Data for this exercise>
▼
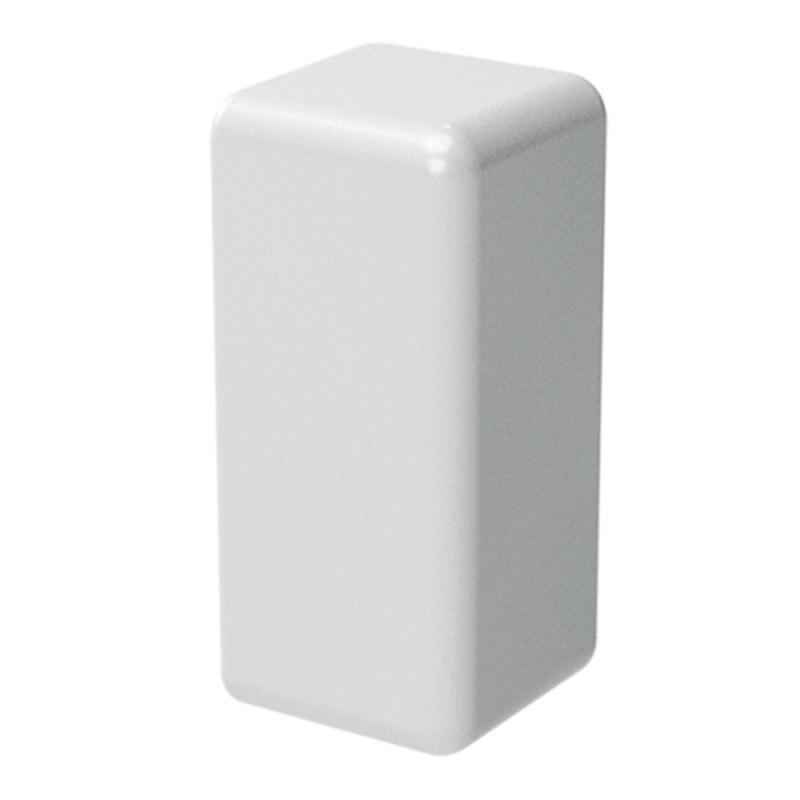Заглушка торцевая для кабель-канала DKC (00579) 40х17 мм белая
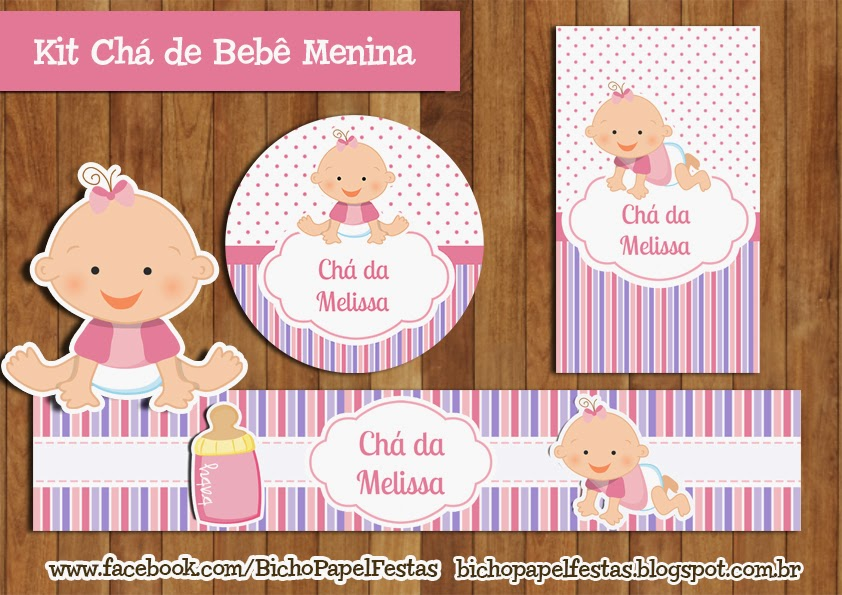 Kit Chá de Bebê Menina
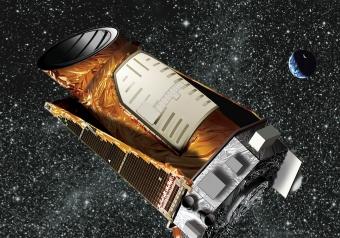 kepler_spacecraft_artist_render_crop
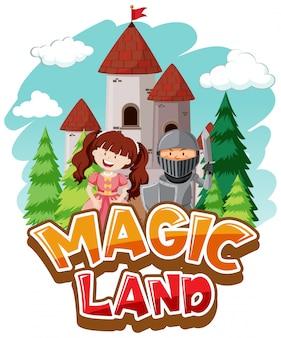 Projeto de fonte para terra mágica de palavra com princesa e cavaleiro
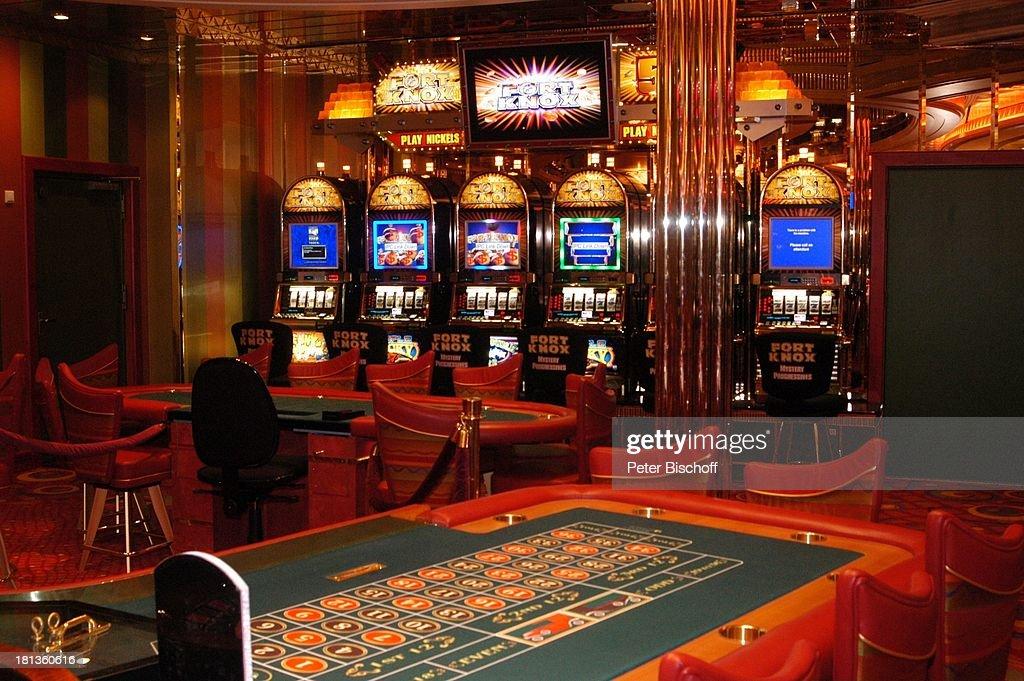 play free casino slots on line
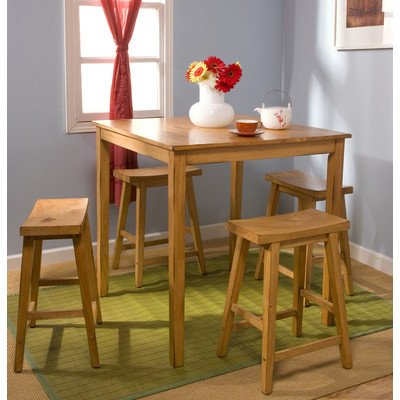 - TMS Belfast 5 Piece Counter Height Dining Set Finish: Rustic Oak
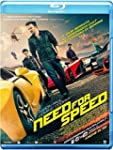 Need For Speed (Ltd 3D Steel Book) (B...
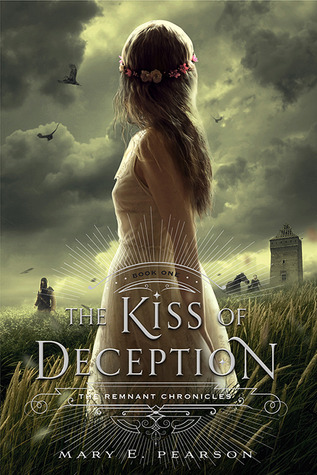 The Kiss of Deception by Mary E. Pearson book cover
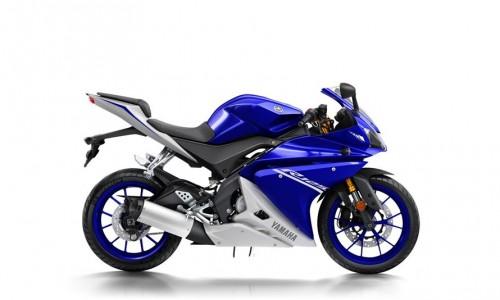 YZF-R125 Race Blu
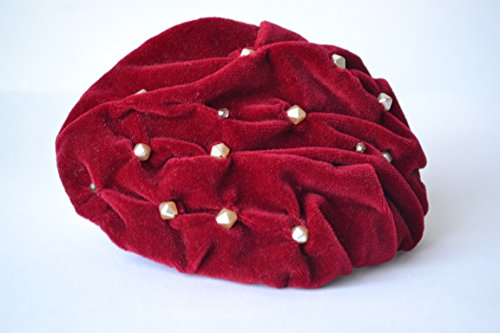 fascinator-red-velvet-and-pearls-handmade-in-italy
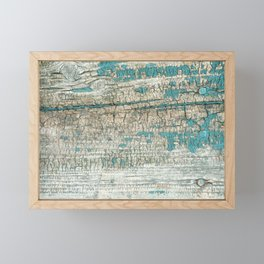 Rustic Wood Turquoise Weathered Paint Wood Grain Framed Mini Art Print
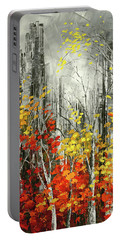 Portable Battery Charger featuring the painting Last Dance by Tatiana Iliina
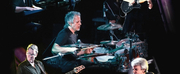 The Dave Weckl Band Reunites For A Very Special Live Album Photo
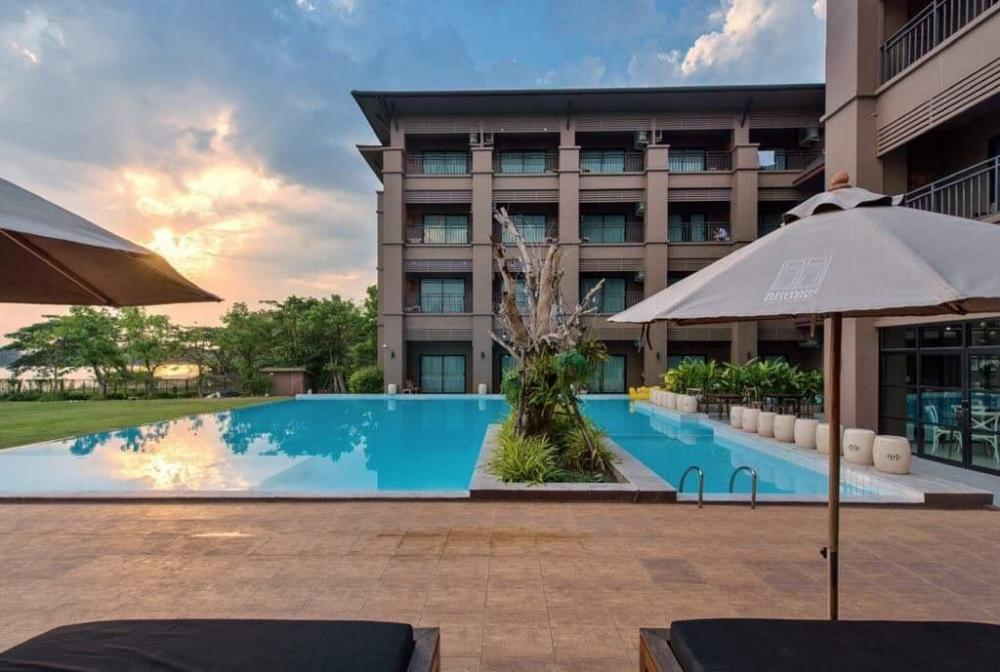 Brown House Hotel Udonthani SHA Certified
▲
▼
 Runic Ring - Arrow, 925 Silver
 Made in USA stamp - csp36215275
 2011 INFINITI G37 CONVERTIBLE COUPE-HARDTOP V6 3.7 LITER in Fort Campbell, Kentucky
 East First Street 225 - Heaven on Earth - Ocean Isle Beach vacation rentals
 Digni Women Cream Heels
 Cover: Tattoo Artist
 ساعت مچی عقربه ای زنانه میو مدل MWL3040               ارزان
▲
What is expected> Would you copy, word for word, only the lines above from the one containing "YZF-R125 Race Blu" through the one containing "Brown House Hotel Udonthani SHA Certified", both included, and please leave out the pictures?

Finished exercise>
 YZF-R125 Race Blu
 fascinator-red-velvet-and-pearls-handmade-in-italy
 Rustic Wood Turquoise Weathered Paint Wood Grain Framed Mini Art Print
 Portable Battery Charger featuring the painting Last Dance by Tatiana Iliina
 The Dave Weckl Band Reunites For A Very Special Live Album Photo
 Brown House Hotel Udonthani SHA Certified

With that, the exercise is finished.